Chris Butler: It’s so interesting that you describe it that way because that dynamic that you just described is sort of assuming limitations or edges or assuming inflexibilities based on a cursory knowledge of something that can be dangerous because you know enough you think these limitations exist because you know something about it. If you knew nothing, you might be naive enough to think it could do anything. So it’s sort of a parabolic state. But it’s very similar to the developer, the relationship that developers and project planners and kind of where maybe someone planning the project, whether they’re an account manager or project manager or a user experience designer, knows enough about programing methodology or approaches because they’ve worked developers long enough to assume certain edges, certain limitations. A lot of times developers have to unpack that and that’s difficult because they’re like, “Well, what are you telling me is the need?” A lot of times people think that they’re saving the developer time by saying, “We’ll do it this way.” But then the developer is able to make those connections and say, “Actually, based on the system, anything can be done. Let’s figure out what’s the best solution.”
Lindsey Barlow: Right. Exactly. When you’re posing the problem, you’re including all your assumptions about what possible solutions exist instead of just saying, “This is what I want to solve. How would we do that? If it were possible, how would we do it?” That’s also the scary thing about Sales Force is you can sort of say, “Well, there’s so much there and I only right now need these five things. Is it really worth it?”
Chris Butler: I think it’s interesting once you got past the core objects that pertain to sales and marketing, starting with something like projects is interesting because that was our experience that the first thing … When we started to push out the application of Sales Force or Sales Force’s per view in our business, the first stage was how much project management can we get done with the system? You and I, specifically, were trying to figure out, “All right. The system we’re using, it’s really starting to buckle under pressure. The complexity of our projects, the speed of them.” We were using an open source tool that was more about deep software development projects as opposed to a wide array of accounts. We weren’t able to find a good solution. So it became evident we need to build something. It eventually became evident that we could build that on top of Sales Force because yes, you could build this project object and it could be a very extensive table of all kinds of data. But that’s the first step to putting your whole business in there. But it would probably be very difficult, right? For someone to hear this story and say, “You know what, I’m all in. We’re going to re-architect everything tomorrow.” Right?
Lindsey Barlow: Right.
Chris Butler: It’s better to sort of start in the middle and push out. I think.

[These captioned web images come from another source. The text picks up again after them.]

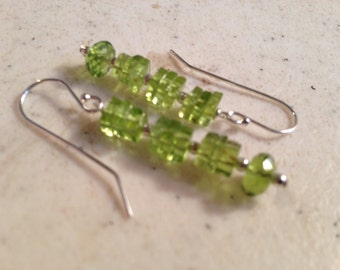 Peridot Earrings - Peridot Jewelry - Green Jewellery - August Birthstone - Gemstone - Sterling Silver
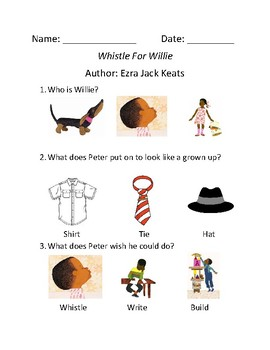 Whistle for Willie Comprehension Assessment.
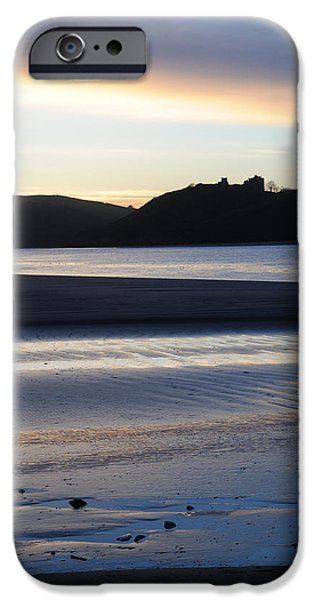 Sand Castles iPhone Cases - Blue sunset over the castle iPhone Case by Ken Day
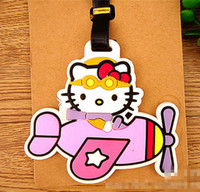 Wholesale silicone clutches resale online - New Cute Hello kitty Tag Silicone Tags ID Holder Case yey C61WB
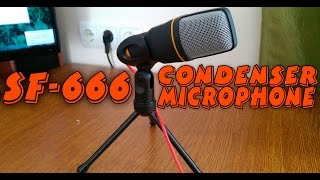 UnBoxing || Конденсаторный микрофон SF-666(, 2015-12-17T16:16:22.000Z)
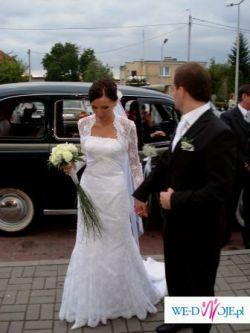 Sprzedam piekna suknie z koronki!!!!!!!!!!!!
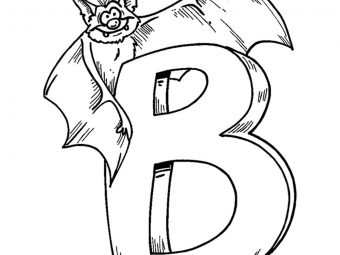 20 Best Bats Coloring Pages Your Toddler Will Love To Do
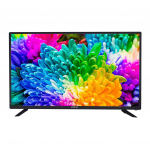 PickBestsellers - Television - New TV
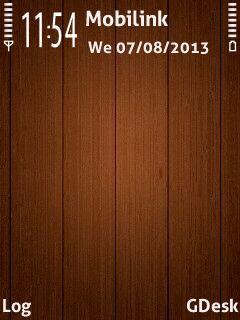 Wood Ipaper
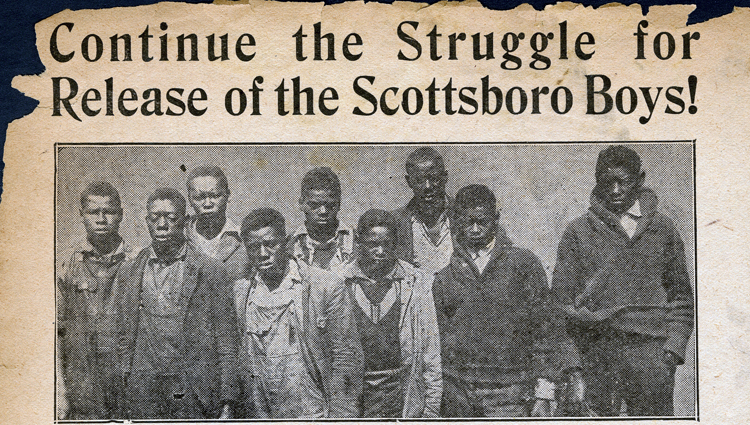 book review of remembering scottsboro the The scottsboro trials were among the most infamous the us supreme court agreed to review the third stories of scottsboro new york: pantheon books.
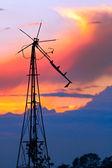 Zdezelowanym wiatrak na zachodzie słońca — Zdjęcie stockowe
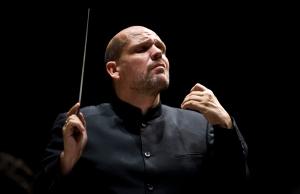 conductor 5 bert hulselmans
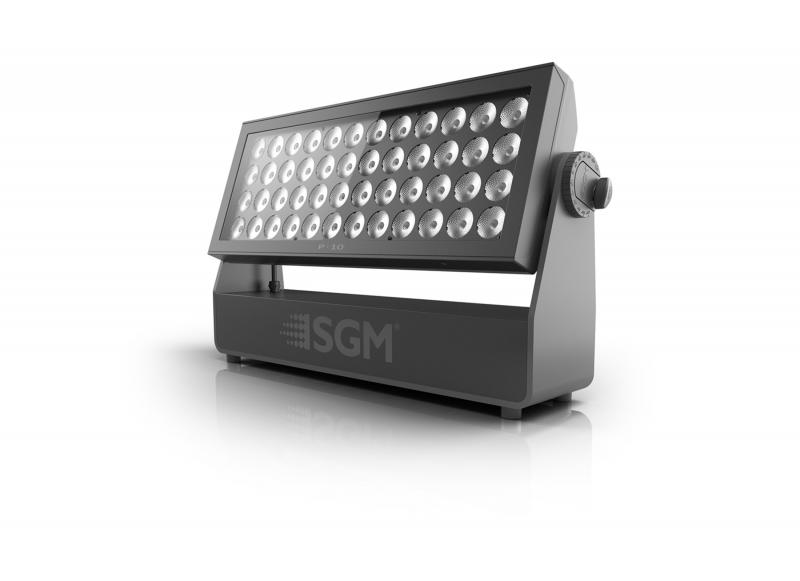 SGM P10 LED Washlight RGBW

Lindsey Barlow: We had a pretty good system down for sales and we had good reporting around it. I had a good sort of idea of what Mark wanted. We had a system in place for making sure that he had the dashboard that he wanted. But we kept pushing up against the fact that when something went from sales to accounts, it was like a black hole. It was like we had no idea how those things might be related or even for a client who comes back to us for two or three projects. What overall does that look like?
Chris Butler: Right. And what makes it even more complicated is what happens when you have an engagement that is based on a recurring logic where actually this engagement consists of consulting that goes on into infinity assuming it’s working out well based on these relationships, but we also might be doing segregated bursts of project type work. So having to figure out how to account for that complexity because it’s totally different types of management. But that brings in, which is like the ultimate data point, which is time. Right?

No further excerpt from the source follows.